:: Texto do documento ::
▼

No estado de natureza, existem três inconvenientes que levam os homens a se submeterem ao governo. Primeiro a falta de uma lei civil (...) Um segundo inconveniente do estado natural seria a falta de um juiz imparcial para julgar de acordo com a lei, já que os homens não julgam de forma justa quando estão envolvidos. E, finalmente, falta também a garantia da punição justa através de um poder com força suficiente capaz de executar a sentença, haja vista que no caso de um transgressor mais forte, corre-se o risco de impunidade (FRANKS, 2007, p. 104-105).

            O estado de natureza é uma condição insegura porque não existe uma lei estabelecida, uma norma do que é certo ou errado, ou uma medida para decidir sobre possíveis controvérsias entre os homens. É preciso estabelecer então um acordo, um pacto, pois os direitos naturais estarão melhor protegidos sob a proteção da lei. Um acordo que obrigue a todos a cumprir a lei estabelecida e onde um sujeito não esteja submetido à vontade inconstante, desconhecida e arbitrária de outro sujeito. “O estado civil é substancialmente a criação de uma autoridade superior aos simples indivíduos para a proteção dos direitos naturais fundamentais” (NODARI, 1998, p. 137).

▲

:: Objetivo do exercício ::
Por favor, dê continuidade ao texto sobre o estado de natureza e o estado civil a partir da última frase apresentada. Os registros são um material independente do texto.

:: Registros brutos ::
▼

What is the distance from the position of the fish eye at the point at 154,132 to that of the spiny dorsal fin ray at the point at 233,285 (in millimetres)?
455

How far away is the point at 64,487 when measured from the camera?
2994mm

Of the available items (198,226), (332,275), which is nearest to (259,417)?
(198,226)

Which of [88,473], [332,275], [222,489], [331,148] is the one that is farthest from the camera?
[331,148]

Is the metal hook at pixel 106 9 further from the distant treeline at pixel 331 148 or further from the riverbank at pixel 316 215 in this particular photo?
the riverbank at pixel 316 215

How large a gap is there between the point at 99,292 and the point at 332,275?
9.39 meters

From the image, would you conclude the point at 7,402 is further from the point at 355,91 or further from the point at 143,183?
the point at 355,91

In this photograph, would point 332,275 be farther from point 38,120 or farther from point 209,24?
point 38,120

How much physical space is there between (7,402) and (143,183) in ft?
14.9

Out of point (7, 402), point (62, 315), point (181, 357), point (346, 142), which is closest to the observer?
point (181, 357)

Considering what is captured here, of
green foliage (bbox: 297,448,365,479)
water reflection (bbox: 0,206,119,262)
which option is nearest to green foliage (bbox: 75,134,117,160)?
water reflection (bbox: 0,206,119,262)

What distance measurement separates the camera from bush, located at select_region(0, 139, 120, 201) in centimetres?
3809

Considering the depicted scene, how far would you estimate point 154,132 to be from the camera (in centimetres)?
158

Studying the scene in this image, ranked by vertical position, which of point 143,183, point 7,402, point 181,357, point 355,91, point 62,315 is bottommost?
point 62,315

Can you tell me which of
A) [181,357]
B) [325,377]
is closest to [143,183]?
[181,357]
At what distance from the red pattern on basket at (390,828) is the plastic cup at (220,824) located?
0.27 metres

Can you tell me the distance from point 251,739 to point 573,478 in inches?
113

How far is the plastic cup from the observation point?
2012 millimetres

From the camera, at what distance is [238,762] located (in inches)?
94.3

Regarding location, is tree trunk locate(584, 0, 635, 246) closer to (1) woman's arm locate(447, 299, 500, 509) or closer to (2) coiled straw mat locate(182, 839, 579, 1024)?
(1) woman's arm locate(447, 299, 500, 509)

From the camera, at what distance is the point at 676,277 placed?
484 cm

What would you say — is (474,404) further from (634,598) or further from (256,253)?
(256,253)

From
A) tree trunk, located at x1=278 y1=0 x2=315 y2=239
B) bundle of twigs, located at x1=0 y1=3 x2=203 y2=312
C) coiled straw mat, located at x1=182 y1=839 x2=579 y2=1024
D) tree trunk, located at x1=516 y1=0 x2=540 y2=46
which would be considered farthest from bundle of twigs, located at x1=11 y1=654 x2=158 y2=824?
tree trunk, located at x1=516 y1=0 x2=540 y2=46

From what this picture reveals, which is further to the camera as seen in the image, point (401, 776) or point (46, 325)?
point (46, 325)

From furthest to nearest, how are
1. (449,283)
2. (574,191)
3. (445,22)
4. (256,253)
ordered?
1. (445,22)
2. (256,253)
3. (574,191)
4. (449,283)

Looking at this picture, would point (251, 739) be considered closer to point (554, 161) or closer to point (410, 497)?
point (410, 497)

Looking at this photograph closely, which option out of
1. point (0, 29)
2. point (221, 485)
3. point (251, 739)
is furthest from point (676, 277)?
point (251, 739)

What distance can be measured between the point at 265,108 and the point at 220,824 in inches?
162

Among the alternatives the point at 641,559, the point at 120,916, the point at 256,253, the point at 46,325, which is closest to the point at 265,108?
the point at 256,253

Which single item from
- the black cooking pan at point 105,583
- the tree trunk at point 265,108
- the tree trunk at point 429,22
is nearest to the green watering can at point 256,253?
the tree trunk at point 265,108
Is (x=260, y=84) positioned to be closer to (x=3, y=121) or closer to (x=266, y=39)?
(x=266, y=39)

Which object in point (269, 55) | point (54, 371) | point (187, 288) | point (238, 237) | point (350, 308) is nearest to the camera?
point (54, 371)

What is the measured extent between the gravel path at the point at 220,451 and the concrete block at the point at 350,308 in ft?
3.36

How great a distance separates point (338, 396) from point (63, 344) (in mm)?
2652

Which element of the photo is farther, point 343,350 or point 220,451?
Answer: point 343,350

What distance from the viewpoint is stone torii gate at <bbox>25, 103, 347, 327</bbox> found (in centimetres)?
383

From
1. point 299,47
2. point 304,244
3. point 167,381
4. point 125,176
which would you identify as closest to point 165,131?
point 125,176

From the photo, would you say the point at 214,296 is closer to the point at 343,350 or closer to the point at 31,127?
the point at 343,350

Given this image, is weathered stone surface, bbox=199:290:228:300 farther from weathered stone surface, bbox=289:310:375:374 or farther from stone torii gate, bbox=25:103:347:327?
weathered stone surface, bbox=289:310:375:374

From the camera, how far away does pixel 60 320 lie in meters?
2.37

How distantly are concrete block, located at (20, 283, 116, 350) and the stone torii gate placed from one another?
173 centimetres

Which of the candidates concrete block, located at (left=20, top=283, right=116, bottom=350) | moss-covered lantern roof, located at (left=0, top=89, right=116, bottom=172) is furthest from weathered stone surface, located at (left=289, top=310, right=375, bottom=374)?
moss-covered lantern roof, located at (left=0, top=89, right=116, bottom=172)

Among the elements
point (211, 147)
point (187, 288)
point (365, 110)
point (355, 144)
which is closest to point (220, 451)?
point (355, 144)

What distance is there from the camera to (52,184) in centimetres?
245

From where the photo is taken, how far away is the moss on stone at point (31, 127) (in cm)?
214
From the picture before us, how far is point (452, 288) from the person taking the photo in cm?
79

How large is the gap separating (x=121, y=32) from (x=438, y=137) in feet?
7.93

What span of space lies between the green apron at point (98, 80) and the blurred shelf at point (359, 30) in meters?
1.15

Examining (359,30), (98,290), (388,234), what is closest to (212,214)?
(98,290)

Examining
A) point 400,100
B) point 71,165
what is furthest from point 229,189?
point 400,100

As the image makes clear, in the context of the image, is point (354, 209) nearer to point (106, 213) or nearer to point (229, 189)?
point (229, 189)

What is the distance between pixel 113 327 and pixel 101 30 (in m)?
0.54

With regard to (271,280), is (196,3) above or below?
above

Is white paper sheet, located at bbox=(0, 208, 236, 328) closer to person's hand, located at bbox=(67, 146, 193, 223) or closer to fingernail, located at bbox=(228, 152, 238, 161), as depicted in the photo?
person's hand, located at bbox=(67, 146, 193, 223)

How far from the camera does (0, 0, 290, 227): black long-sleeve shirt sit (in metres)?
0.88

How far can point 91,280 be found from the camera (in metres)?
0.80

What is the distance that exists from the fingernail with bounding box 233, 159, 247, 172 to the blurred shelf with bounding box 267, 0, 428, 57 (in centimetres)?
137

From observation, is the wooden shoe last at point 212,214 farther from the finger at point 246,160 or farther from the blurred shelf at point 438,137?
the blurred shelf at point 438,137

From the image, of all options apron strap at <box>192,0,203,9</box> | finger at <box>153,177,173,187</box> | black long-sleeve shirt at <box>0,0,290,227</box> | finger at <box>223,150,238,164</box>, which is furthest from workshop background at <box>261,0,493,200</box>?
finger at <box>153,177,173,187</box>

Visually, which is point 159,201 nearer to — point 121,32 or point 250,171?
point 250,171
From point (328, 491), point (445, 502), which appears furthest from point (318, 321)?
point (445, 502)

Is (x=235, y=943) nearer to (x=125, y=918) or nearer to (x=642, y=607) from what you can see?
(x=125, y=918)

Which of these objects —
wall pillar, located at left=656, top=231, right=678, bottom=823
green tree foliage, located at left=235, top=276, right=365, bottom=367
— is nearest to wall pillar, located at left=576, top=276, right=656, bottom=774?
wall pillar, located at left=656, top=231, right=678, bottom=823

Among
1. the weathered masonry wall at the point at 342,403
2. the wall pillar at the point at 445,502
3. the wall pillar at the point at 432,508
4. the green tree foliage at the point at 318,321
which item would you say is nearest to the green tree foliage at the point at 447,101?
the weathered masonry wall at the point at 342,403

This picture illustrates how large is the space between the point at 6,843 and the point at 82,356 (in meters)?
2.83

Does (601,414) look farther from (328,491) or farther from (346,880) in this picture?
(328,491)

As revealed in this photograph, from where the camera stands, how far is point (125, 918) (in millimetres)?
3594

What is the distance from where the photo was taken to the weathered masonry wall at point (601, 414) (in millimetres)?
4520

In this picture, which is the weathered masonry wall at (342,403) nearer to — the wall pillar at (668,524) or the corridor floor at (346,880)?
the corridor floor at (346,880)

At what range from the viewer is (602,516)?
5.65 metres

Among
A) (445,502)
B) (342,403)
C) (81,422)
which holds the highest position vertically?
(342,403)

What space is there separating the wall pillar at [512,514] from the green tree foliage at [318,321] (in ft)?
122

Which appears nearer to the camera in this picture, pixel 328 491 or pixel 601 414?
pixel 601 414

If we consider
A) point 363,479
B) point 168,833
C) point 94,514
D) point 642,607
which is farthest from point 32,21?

▲

:: Resposta ::
            No estado de natureza há vários inconvenientes que podem ocorrer por vários fatores. Por causa de suas paixões, por exemplo, alguns homens são levados a prejudicar os outros. Além disso, pode ocorrer que alguém descumpra a lei de natureza da qual resulta a necessidade de punição “que tem por objetivo simplesmente reparar o dano sofrido e restabelecer o equilíbrio da sociedade [...] faz-se a necessidade de punição e reparação dos danos causados” (FRANKS, 2007, p. 100). Mas quem poderá ter o direito de punir no estado de natureza? “Na condição natural onde todos são iguais, a todos compete punir o transgressor segundo sua própria razão, pois todos são juízes e executores da lei de natureza. A punição é aberta a todos, mas a reparação só pode beneficiar o prejudicado” (FRANKS, 2007, p. 100-101).

            Outro inconveniente é que também pode acontecer de alguém ser imparcial quando julga uma causa em que esteja envolvido. Essa imparcialidade gera desequilíbrio pois se os homens punem de maneira desproporcional na verdade eles não estão executando a função da punição que é de reparação para que haja a volta à paz e a harmonia. Ocorre então

uma perturbação no sistema de tal forma que ele jamais se restabelece em função da punição desproporcional que, pelo direito de igualdade abre nova querela, desta vez em favor do transgressor punido que terá direito de revide equivalente à parte a mais sofrida injustamente. E assim sucessivamente. Isso provoca a degeneração da condição natural, o que acaba inexoravelmente no estado de guerra (FRANKS, 2007, p. 101).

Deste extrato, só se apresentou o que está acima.